SELECTED EXTRACT
start

Eligible components must be incorporated or domiciled in Israel. Within the index, they are equally weighted. The index rebalances quarterly, according to the document.

Solactive’s website lists the companies with the five largest weightings as Suny Cellular Communication, Bezeq, Ceragon Networks, RADA Electronic Industries and Compugen. Interestingly, none of these is included in the top 10 companies of any of the other ETFs covering Israel.

Unique Story

The largest Israel ETF is the iShares MSCI Israel Capped ETF (EIS), with $92 million in assets under management. However, the BlueStar TA-BIGITech Israel Technology ETF (ITEQ), with $29 million in assets, is probably the most comparable to IZRL. It holds a basket of 70 stocks drawn from the health care, biotech, life sciences, aerospace, clean energy and agricultural technology spaces, and charges an expense ratio of 0.75%. It also takes a much broader definition of what qualifies as an Israeli company.

“[IZRL] has very differentiated exposure than the broad-based Israeli indices. Anybody who has current exposure to Israel in their portfolio can consider this because it has very little overlap, and goes much farther down the market-cap spectrum into the truly innovative companies, and focuses on those innovative sectors and industries of the economy,” Staudt said of ARK’s fund.

“We noticed a unique market inefficiency that in effect prevents investors from having proper exposure to the opportunity set,” he added.

Indeed, the country is an interesting case. It was reclassified as a developed market by MSCI in 2010, and it went from being a sizable part of the MSCI Emerging Markets Index to less than 1% of the popular MSCI EAFE Index.

According to Staudt, when it left MSCI’s emerging markets index, it saw its representation shrink from a bucket of roughly 15 companies to just two to four companies in the developed-market benchmark. Further, it’s not included in Asia or Europe indexes for the most part, and there are very few Europe/Middle East/Asia funds listed in the U.S.

end

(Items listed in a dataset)
start

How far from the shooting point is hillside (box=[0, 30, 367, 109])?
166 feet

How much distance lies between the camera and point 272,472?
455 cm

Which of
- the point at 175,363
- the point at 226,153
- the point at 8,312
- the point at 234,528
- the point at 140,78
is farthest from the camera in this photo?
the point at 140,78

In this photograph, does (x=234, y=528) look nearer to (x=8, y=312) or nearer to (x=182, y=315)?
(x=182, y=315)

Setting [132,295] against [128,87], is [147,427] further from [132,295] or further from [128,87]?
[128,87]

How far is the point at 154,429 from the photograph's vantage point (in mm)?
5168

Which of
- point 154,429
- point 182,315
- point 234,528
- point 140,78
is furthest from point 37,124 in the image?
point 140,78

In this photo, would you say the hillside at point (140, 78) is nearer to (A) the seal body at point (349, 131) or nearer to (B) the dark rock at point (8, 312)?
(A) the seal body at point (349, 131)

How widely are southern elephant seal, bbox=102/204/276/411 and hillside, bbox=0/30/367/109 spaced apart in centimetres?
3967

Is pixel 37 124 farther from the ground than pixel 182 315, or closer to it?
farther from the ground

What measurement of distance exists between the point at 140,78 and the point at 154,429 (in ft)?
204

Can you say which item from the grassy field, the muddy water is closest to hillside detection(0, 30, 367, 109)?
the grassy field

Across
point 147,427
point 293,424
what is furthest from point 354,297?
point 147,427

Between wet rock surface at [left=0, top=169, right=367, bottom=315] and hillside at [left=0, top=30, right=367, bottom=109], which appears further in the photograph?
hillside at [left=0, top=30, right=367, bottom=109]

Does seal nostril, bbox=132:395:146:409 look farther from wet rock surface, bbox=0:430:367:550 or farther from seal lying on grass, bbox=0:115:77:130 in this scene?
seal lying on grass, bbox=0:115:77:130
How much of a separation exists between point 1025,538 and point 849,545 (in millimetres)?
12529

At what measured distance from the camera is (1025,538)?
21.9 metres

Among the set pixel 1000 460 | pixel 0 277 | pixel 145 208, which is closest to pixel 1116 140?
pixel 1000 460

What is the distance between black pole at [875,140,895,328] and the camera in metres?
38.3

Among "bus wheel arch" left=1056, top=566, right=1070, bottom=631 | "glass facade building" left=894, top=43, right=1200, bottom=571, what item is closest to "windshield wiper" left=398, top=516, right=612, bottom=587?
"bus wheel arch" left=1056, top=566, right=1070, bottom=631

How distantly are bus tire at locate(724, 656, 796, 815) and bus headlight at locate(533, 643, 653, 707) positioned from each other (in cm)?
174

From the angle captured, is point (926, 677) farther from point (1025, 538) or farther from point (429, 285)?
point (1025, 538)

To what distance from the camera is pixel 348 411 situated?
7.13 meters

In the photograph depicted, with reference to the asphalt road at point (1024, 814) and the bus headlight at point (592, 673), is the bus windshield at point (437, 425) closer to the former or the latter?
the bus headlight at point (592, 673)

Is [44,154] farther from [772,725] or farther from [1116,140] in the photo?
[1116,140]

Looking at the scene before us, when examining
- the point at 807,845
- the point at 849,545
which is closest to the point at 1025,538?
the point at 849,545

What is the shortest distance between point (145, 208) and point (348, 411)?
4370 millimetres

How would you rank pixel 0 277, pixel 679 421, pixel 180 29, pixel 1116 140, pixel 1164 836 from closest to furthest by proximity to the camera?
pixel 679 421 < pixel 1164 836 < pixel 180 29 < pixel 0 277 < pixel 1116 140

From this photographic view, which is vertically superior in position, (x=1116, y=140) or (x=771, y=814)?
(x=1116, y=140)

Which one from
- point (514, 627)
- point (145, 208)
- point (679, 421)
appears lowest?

end
start

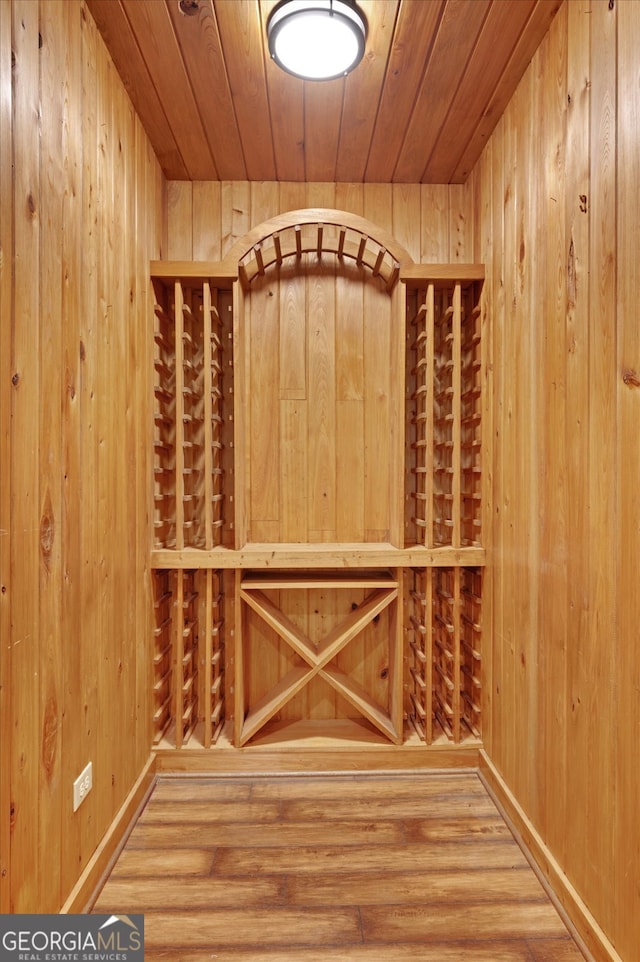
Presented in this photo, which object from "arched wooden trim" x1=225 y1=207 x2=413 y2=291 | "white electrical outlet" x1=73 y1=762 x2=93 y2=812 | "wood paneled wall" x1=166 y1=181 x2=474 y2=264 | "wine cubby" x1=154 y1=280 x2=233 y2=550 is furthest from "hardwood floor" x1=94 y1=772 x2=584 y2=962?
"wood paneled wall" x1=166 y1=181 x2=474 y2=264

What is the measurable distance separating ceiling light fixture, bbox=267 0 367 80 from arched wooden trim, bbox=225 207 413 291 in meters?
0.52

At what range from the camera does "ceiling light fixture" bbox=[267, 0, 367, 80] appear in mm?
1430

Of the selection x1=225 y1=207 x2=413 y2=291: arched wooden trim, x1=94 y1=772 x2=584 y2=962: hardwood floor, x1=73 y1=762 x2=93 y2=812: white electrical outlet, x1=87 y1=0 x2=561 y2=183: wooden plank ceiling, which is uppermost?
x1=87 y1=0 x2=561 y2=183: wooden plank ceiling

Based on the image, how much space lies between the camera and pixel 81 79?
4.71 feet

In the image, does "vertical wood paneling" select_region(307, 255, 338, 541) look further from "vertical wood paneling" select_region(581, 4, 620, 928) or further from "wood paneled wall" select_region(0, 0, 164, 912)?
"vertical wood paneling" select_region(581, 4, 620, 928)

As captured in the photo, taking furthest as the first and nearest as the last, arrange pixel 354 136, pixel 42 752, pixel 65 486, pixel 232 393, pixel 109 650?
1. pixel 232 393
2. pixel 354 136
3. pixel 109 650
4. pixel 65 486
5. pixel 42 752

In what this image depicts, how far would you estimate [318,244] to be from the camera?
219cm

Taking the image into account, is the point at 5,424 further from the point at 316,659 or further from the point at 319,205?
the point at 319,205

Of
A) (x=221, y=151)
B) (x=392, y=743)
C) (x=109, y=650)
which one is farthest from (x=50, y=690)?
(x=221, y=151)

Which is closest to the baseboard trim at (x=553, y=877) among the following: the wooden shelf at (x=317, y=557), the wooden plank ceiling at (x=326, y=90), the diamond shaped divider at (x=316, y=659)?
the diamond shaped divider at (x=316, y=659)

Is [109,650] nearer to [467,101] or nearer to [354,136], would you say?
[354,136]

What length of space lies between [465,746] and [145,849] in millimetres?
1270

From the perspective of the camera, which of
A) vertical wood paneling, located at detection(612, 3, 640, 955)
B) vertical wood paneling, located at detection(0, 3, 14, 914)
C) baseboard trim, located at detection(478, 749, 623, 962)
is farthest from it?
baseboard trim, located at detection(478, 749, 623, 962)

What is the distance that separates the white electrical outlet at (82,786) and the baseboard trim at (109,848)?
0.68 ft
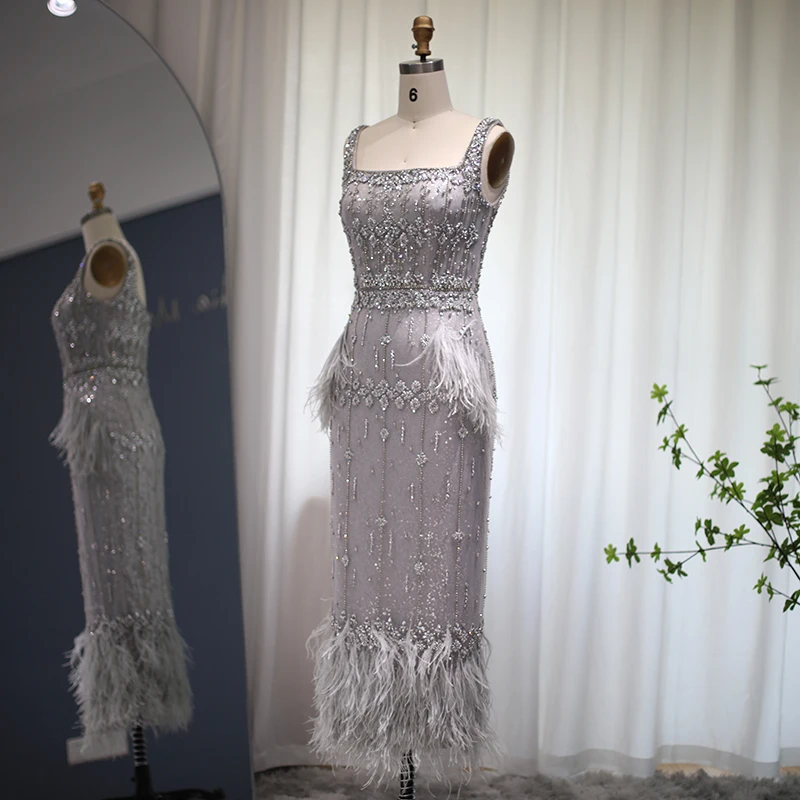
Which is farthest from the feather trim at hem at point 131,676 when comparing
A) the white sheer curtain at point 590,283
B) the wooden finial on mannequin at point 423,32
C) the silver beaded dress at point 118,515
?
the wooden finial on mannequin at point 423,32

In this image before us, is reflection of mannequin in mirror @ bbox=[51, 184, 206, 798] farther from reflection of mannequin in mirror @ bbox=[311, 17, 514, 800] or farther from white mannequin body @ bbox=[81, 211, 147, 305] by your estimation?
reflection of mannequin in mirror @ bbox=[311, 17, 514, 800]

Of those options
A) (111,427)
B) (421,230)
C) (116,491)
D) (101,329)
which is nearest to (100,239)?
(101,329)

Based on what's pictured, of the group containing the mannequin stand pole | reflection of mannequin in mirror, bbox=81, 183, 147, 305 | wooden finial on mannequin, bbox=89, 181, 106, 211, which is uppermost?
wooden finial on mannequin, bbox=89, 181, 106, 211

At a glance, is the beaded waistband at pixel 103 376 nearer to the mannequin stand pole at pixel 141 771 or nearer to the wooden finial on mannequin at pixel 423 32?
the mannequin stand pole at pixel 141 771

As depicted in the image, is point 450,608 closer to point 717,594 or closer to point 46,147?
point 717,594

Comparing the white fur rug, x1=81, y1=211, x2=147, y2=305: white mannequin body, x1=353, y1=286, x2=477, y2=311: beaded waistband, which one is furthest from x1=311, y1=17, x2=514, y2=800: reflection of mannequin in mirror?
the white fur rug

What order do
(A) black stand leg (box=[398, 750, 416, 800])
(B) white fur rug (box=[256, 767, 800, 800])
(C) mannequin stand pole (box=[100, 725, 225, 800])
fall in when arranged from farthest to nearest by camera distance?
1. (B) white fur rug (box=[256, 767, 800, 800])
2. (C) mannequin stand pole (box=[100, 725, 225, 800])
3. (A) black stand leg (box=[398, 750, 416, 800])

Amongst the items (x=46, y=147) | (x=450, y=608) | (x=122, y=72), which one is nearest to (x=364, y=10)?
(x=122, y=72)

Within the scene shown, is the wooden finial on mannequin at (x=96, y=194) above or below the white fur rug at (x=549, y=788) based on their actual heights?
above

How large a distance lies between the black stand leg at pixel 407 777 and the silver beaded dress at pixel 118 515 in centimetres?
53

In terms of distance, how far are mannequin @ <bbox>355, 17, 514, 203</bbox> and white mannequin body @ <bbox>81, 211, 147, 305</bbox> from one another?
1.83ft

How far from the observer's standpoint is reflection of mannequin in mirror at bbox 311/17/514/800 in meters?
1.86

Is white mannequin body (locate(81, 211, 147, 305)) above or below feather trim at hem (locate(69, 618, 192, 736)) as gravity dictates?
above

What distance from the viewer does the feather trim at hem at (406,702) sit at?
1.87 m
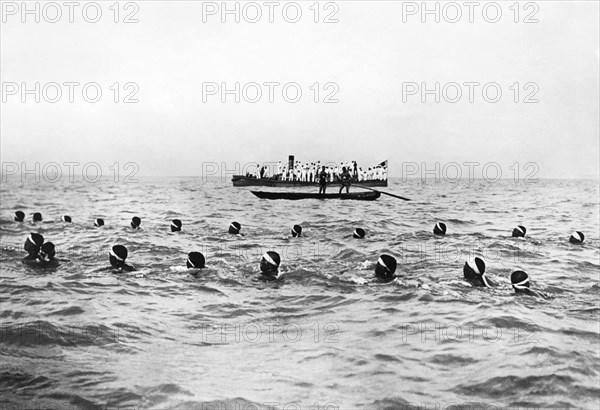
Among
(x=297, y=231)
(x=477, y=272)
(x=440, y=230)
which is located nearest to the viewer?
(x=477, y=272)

end
start

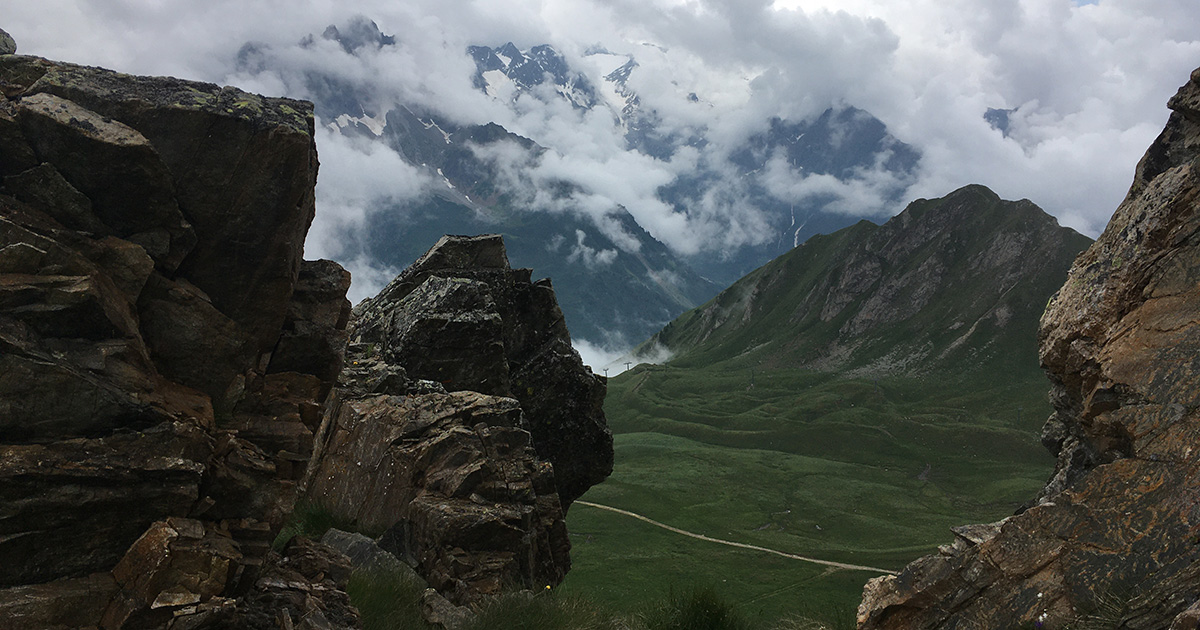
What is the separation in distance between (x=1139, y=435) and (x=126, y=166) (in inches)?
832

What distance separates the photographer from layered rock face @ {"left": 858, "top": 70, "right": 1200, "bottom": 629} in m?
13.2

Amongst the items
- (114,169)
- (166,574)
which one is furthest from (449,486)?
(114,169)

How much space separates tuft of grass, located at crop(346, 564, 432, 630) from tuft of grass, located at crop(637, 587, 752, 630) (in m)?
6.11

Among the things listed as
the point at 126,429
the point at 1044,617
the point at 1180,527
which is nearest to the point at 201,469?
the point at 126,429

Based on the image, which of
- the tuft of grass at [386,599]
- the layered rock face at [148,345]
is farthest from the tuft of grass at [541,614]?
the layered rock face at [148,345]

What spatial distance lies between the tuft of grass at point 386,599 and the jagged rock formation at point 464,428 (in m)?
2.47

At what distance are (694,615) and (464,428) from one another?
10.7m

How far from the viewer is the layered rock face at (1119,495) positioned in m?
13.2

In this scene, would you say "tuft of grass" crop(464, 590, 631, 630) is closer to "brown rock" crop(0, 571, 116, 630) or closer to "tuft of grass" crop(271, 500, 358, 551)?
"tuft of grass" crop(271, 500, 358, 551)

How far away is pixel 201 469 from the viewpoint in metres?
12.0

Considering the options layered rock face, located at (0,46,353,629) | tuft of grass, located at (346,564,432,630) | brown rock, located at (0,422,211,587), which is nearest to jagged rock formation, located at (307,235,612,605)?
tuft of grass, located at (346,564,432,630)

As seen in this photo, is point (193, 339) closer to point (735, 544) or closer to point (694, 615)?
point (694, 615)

end

ACTIONS TO TAKE
A. Do the following statements agree with the passage on Israel ETFs? Answer yes or no for each, quoting the words of the passage that decide it.
(i) The index rebalances monthly.
(ii) ITEQ holds a basket of 70 stocks.
(iii) MSCI reclassified Israel as a developed market in 2010.
B. Gather every line of the records that contains the string "silver".

WORKED ANSWERS
A.
(i) No: "The index rebalances quarterly, according to the document."
(ii) Yes: "It holds a basket of 70 stocks"
(iii) Yes: "It was reclassified as a developed market by MSCI in 2010"

B.
C) the silver beaded dress at point 118,515
How large a distance lies between the black stand leg at pixel 407 777 and the silver beaded dress at pixel 118 515 in centimetres?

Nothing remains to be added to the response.